▶ _EXTRAIT DE TEXTE_
Très juste mais un peu long et un peu plat, trop lisse. Un titre doit être percutant et accrocheur à mon sens. De toute façon, Quantum of Solace a le mérite d'être un titre "international" qui, même s'il n'est pas compris par tout le monde "intrigue" suffisamment. Mais on finira par attendre le prochain film pour savoir s'il sera meilleur !


----------



## ph123ph456

Pour jouer aussi sur les mots en français et faire avancer le "chimilibilick", je proposera qq chose comme:
"Cantique du réconfort"
une piste qui pourrai sonner plus james bondienne.


----------



## Narvut

Bravo


----------



## alice2

_Quantum_ : nom latin signifiant 'combien de' (interrogation), une somme, 'autant', 'quel' (une quantité)...
Une quantité indéterminée, mais dictincte, v.g. _quanta_, qui ne veulent pas dire 'petits'.

Donc _Quantum of Solace _se traduirait : 
'Combien de  consolation/réconfort', 'Quel réconfort', 'Quelle consolation', 'Autant de réconfort/consolation'...

Complètement en latin : _Quantum solacii_.


----------



## dexterciyo

rocknroll52 said:


> To me the word "quantum" does not imply a miniscule amount



*quantum* |ˈkwɒntəm|
noun ( pl. *-ta* |-tə|)

*1* (Physics) a discrete quantity of energy proportional in magnitude to the frequency of the radiation it represents.
• an analogous discrete amount of any other physical quantity, such as momentum or electric charge.
• (Physiology) the unit quantity of acetylcholine released at a neuromuscular junction by a single synaptic vesicle, contributing a discrete small voltage to the measured end-plate potential.
*2* a required or allowed amount, esp. an amount of money legally payable in damages.
• a share or portion : _each man has only a quantum of compassion_.

ORIGIN mid 16th cent. (in the general sense [quantity] ): from Latin, neuter of _*quantus*_. Sense 1 dates from the early 20th cent.


----------



## alice2

I agree.
Quantum, a neutral noun, a quantity.
In Physics, quanta by opposition to a continuum like waves, I believe. A _discrete_ quantity.
Quantum as a neutral for quantus is the adjective : quantus, -a, -um.


----------



## TheCorum

Corsicum said:


> *"Les Quantum de pitié de James …"*



Un Quantum
Des Quanta

Non ?


Sinon, j'aime bien dans "le prix de la vengeance" la référence à la thématique de l'histoire, même si cela fait suranné et peut-être les termes "prix" et "vengeance" serait ici trop généraux.

Quantum Of Solace est ici effectivement la partie congrue de secret intérieur nécessaire a chacun en général, et à James en particulier dans cette aventure.

▶ _SÉRIE D'EXERCICES_
a - D'après le fil de discussion, quelle traduction entièrement en latin du titre Quantum of Solace est proposée ?
b - Recopiez le passage du fil de discussion qui va de « Donc _Quantum of » à « consolation', 'Autant de réconfort/consolation'... ».

▶ _DONNÉES BRUTES_
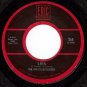 NM ERIS 268 JAN AND DEAN/KNICKERBOCKERS Heart And Soul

▶ _RÉPONSES AUX EXERCICES_
a - Quantum solacii.

b -
Donc _Quantum of Solace _se traduirait : 
'Combien de  consolation/réconfort', 'Quel réconfort', 'Quelle consolation', 'Autant de réconfort/consolation'...